[EXTRACTED DATA]
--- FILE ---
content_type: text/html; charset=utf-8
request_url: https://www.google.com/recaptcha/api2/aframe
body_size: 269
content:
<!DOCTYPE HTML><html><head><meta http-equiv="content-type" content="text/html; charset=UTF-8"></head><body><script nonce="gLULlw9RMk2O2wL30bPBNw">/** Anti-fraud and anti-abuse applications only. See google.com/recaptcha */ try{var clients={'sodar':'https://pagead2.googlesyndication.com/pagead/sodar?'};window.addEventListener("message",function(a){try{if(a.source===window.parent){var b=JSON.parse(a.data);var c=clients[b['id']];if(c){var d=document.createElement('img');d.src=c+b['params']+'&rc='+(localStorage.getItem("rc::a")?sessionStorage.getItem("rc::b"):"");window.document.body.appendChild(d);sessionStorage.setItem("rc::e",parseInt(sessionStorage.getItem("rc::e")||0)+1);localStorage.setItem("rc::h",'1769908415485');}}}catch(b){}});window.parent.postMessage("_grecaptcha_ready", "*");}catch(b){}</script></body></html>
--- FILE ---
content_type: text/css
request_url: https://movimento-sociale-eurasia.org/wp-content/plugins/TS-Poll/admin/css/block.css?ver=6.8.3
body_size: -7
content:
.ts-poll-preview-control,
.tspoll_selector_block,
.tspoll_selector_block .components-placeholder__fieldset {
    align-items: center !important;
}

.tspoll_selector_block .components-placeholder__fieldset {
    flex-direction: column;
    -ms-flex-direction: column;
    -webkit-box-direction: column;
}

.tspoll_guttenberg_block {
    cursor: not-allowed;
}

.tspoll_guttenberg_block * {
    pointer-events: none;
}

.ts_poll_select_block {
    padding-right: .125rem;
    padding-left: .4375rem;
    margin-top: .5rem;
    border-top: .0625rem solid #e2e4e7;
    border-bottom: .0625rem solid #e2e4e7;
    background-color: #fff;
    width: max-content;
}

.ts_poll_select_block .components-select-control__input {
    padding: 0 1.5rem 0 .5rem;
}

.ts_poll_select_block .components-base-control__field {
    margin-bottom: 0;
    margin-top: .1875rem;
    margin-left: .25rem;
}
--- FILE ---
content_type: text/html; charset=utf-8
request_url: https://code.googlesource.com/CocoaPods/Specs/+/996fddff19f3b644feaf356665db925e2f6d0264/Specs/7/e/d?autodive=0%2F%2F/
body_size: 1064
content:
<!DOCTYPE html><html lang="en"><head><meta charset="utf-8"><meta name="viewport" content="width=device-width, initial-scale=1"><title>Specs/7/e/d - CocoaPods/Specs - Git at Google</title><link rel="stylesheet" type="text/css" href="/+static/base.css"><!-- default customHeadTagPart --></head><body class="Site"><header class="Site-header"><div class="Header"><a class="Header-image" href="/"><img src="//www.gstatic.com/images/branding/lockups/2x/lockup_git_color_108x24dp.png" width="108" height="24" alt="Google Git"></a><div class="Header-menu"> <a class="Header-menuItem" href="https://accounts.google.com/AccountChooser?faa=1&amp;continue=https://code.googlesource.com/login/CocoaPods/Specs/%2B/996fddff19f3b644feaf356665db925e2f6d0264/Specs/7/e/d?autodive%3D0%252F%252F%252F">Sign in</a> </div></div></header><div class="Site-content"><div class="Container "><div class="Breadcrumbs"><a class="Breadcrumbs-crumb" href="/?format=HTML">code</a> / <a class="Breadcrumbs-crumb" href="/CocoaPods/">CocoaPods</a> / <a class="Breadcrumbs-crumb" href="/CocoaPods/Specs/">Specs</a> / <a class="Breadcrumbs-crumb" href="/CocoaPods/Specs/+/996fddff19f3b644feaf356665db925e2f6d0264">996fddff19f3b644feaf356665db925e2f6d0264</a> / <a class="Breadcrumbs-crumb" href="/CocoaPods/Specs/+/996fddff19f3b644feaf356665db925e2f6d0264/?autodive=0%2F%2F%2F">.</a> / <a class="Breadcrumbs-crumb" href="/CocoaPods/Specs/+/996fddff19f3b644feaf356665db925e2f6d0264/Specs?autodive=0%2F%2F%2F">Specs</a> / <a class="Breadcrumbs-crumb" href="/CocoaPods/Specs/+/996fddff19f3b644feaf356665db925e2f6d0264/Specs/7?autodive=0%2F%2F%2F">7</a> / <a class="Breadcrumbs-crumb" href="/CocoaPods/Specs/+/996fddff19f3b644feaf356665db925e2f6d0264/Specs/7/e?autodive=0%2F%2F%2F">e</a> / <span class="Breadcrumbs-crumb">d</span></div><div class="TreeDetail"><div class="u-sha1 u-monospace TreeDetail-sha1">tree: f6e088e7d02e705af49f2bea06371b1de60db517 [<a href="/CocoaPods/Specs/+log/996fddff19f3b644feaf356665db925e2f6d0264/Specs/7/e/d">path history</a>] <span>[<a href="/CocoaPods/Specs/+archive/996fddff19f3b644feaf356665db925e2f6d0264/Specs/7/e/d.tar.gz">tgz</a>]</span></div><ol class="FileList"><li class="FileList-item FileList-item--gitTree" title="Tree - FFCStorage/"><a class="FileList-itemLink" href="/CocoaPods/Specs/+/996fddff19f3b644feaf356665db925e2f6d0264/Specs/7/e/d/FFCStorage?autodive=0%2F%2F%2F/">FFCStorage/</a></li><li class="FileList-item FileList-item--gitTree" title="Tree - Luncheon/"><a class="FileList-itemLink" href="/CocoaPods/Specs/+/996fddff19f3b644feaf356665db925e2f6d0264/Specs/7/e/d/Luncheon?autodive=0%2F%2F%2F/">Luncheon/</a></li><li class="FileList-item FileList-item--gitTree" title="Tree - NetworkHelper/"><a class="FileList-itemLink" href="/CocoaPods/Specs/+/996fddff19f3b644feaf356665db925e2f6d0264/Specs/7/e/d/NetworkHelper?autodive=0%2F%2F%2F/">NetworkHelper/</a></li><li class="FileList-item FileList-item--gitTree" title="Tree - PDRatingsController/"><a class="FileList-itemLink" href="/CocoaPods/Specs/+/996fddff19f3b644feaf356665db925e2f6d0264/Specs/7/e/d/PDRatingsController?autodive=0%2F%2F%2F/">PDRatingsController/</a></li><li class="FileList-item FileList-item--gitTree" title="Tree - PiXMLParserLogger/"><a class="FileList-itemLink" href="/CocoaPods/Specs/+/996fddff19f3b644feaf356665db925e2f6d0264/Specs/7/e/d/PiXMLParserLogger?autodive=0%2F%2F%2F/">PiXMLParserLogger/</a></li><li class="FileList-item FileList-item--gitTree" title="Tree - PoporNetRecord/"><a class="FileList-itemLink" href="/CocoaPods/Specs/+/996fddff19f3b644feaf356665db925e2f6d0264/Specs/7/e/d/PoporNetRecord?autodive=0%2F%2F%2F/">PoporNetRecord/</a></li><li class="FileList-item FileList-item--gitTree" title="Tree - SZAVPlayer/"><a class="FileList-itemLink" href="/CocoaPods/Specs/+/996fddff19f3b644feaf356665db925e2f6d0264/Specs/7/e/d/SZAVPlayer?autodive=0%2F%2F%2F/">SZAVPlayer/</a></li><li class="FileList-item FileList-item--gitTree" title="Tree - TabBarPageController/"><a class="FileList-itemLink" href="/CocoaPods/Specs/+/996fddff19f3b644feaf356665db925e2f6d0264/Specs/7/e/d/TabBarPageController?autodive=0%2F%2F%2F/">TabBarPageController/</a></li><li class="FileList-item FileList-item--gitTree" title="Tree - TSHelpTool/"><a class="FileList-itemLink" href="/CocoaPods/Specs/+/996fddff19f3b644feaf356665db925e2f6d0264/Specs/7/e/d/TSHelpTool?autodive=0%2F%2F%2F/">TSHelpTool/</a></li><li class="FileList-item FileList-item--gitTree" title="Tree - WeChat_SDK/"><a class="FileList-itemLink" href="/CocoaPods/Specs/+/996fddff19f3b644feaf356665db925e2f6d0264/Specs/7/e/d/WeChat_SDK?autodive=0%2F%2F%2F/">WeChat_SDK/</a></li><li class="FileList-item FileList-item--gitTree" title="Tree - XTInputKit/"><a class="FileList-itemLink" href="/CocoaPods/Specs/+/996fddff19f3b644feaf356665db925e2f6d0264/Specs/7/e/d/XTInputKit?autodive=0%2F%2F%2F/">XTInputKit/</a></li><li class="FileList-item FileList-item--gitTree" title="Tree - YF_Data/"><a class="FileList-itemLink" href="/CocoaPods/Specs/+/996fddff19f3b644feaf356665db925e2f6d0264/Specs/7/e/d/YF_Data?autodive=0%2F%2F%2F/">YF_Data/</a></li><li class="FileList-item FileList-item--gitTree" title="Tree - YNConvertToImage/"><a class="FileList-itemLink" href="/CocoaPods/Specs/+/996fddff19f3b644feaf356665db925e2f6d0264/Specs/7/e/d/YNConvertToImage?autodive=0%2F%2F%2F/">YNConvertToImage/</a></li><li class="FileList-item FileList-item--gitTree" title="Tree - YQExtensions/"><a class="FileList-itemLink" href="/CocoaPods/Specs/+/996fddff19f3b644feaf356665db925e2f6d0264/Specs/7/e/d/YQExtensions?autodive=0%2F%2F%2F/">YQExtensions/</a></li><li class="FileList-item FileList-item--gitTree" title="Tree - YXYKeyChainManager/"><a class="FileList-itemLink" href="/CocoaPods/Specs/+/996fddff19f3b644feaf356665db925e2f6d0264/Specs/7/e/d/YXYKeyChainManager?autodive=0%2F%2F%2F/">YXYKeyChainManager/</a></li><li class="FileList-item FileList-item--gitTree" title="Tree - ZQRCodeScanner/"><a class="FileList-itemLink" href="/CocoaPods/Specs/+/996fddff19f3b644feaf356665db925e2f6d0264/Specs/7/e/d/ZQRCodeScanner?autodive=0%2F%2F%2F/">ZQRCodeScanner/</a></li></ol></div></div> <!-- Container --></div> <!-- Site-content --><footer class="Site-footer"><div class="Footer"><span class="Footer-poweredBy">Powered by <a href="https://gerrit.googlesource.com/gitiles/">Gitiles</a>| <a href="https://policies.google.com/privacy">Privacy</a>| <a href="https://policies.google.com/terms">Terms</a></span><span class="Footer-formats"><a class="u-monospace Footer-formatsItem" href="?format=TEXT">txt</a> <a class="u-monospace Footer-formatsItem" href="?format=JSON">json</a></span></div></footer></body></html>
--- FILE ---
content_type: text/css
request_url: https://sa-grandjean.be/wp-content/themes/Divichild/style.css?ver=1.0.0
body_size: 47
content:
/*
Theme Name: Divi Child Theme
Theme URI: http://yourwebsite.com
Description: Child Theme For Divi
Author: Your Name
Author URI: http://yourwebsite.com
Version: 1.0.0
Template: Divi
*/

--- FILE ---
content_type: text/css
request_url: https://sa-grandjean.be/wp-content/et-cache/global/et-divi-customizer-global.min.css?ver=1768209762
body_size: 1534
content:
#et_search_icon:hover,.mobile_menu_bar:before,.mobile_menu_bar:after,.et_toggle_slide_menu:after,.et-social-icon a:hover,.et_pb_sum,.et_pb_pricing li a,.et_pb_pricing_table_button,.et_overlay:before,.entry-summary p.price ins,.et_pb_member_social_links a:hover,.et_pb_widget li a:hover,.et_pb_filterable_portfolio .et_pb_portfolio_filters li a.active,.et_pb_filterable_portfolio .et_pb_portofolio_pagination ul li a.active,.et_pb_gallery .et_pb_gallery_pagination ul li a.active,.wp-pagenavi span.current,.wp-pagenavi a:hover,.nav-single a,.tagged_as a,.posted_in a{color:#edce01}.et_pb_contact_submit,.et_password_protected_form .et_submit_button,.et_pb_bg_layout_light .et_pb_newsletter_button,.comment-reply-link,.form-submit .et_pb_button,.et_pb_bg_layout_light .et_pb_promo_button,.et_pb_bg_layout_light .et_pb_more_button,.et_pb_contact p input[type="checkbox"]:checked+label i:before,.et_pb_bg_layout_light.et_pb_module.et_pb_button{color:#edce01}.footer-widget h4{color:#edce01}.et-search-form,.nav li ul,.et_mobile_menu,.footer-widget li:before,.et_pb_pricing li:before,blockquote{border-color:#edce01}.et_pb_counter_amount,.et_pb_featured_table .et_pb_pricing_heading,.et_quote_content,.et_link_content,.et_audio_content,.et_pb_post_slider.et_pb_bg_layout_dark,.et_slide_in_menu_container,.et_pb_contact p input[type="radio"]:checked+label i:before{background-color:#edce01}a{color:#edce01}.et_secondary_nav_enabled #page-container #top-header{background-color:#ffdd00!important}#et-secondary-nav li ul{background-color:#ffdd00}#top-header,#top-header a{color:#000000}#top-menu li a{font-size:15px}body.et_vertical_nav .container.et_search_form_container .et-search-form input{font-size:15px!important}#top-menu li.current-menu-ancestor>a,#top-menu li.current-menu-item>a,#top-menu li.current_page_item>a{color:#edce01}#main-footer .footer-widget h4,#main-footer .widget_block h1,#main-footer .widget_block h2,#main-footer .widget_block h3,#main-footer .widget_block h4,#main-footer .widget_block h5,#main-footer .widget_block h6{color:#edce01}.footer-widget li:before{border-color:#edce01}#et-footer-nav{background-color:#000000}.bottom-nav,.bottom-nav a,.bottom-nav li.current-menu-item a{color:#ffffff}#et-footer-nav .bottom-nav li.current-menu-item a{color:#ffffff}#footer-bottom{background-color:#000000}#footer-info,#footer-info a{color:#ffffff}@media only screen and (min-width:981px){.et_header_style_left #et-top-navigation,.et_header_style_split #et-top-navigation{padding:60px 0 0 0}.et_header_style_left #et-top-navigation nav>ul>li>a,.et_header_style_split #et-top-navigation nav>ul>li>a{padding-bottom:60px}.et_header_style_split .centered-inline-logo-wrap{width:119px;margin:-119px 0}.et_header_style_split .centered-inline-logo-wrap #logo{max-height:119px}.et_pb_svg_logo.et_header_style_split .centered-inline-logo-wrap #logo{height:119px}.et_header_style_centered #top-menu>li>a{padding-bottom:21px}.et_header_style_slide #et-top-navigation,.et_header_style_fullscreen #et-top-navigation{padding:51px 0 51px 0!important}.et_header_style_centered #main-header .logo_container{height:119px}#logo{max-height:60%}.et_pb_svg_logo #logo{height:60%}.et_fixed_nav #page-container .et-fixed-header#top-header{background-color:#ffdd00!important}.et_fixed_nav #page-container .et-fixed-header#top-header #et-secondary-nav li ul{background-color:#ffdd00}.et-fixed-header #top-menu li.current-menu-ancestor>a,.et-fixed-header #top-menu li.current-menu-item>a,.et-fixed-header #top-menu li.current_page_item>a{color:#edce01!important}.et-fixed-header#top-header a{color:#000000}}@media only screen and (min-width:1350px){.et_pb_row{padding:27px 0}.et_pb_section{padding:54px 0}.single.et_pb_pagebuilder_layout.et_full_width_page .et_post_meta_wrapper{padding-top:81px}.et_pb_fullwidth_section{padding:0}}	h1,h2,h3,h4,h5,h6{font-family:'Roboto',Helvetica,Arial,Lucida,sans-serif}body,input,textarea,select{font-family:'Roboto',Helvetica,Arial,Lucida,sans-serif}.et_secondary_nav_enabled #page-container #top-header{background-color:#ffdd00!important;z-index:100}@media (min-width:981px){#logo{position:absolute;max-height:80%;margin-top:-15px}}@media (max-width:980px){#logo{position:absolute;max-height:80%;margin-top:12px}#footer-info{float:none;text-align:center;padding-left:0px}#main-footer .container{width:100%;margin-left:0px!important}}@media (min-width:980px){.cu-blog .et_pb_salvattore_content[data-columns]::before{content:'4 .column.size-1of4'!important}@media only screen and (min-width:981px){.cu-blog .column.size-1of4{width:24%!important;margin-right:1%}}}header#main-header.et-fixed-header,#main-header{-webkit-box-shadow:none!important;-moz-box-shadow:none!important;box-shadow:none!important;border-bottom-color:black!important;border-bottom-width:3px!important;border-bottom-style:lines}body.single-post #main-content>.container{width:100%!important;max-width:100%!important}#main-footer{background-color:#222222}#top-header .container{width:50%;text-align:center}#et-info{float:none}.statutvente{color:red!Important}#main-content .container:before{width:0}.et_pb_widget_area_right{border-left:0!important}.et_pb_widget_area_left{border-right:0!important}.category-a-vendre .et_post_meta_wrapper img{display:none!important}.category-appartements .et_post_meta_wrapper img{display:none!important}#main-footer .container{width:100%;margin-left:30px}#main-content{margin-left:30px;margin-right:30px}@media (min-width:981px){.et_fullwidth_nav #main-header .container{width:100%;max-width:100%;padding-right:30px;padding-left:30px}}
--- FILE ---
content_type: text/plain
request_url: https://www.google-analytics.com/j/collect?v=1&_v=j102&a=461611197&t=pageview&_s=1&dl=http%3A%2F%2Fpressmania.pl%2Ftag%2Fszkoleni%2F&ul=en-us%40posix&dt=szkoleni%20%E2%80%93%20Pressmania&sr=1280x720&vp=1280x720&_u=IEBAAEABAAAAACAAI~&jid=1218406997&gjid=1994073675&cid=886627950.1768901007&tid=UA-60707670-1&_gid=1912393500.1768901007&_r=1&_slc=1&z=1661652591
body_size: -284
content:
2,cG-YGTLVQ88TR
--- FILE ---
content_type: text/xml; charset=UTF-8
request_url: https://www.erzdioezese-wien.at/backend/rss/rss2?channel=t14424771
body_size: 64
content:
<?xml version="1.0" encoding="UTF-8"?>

[EXERCISE]
Your task is to find every line above containing the word "solid" and copy it.

[ANSWER BELOW]
    border-top: .0625rem solid #e2e4e7;
    border-bottom: .0625rem solid #e2e4e7;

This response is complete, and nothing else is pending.